§ PROMPT A
Using the soldering comments, decide whether each statement agrees with them. Answer yes or no for each and quote the deciding words. (i) The heat gun is set to 320 degrees C. (ii) The heat gun is first applied to the top of the board. (iii) Bridged pins are cleared by wiping a clean soldering iron across the pins.
§ PROMPT B
According to the soldering comments, why should solder never end up on the upper side of a component? Answer in one to three sentences.

§ DOCUMENT EXTRACT
((
I probably will one day, but this instructable was to show a technique for simply using a soldering iron. I do need to get some flux and learn how to use soldering paste, but i've not yet done that. I hear it makes things easier!

I've soldered components with solder paste and hot air and it's really easy, the solder melts and components just stick into place. For IC's with many legs it's also a really fast process.

A few tips:

i) For very small smd, and those with earth pads underneath I use a temperature controlled heat gun (Bosch PHG 630 DCE) set to 320 degC and solder paste. I apply the gun to the underside of the board until I see the solder paste melt and then finish off with a bit of heat from the top.

ii) You often end up with bridged pins after soldering. Clean the soldering iron well and wipe it across the pins so that is picks up the excess solder and removes the bridges

iii) These small chips are easier to handle if you first solder them to a DIP adaptor e.g. or search "smd to dip adaptor" on digikey.

Any idea, where I would get a 100pin smd to dip adapter (Its for a C8051F020)

Go to digikey, enter smd to dip adaptor in the search bar and then, when Adapter, Breakout Boards page shows up, click in the "No of Positions" filter col. scroll down and click on 100

You sir, are a legend and I thank you :)

Great tips, thanks! I'll look into the DIP adapter idea, sounds helpful.


I´am sorry to say , but you have way too mutch solder on you transistors or IC, it should never end up on the upper side. this will remove the flexibillity in the legs of the component.

Thanks, I'll look into that. What do you recommend to fix it? Cut smaller pieces? Or wick/desolder it?
))
§ MATERIAL SHOWN
((
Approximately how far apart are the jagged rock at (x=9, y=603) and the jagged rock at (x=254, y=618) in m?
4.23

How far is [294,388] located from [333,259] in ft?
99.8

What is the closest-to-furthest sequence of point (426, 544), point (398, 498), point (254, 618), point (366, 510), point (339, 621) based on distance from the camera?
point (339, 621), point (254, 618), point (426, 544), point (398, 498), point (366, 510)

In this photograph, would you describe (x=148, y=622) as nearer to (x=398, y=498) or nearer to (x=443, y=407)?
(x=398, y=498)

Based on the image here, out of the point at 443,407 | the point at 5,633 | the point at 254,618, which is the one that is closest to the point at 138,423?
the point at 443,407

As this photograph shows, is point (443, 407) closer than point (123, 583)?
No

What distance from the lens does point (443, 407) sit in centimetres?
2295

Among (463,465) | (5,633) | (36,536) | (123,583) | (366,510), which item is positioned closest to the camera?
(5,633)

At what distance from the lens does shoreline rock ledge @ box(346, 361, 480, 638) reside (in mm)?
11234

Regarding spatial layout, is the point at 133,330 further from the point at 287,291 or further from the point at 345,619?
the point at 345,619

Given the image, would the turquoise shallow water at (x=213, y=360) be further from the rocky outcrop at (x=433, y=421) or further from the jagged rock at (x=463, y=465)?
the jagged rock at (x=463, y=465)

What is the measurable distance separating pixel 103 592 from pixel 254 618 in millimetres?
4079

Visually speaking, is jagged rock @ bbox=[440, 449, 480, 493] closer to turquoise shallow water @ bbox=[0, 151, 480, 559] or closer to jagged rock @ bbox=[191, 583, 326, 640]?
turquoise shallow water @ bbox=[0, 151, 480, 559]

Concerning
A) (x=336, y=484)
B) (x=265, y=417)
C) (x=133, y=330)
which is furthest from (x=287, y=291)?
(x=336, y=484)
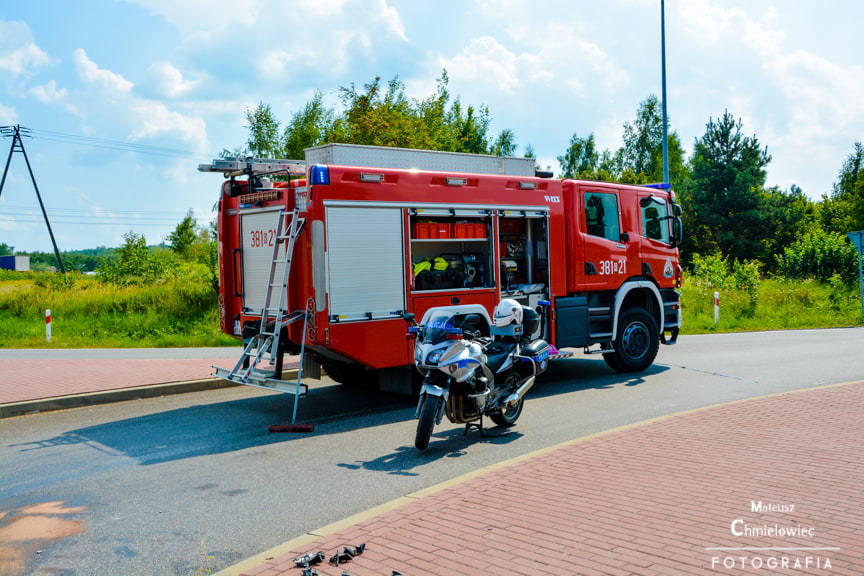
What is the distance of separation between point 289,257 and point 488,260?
2822mm

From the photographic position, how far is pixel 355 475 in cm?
691

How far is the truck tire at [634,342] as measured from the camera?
40.3ft

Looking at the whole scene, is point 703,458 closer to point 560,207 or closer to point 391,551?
point 391,551

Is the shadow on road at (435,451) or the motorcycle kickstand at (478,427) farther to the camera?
the motorcycle kickstand at (478,427)

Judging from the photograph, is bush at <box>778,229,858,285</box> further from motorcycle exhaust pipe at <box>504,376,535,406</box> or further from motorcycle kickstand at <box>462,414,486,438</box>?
))
§ CORRECT RESPONSE A
(i) Yes: "set to 320 degC"
(ii) No: "I apply the gun to the underside of the board until I see the solder paste melt"
(iii) Yes: "Clean the soldering iron well and wipe it across the pins"

§ CORRECT RESPONSE B
Solder on the upper side removes the flexibility in the component's legs. One commenter says this happened because too much solder was used on the transistors or IC.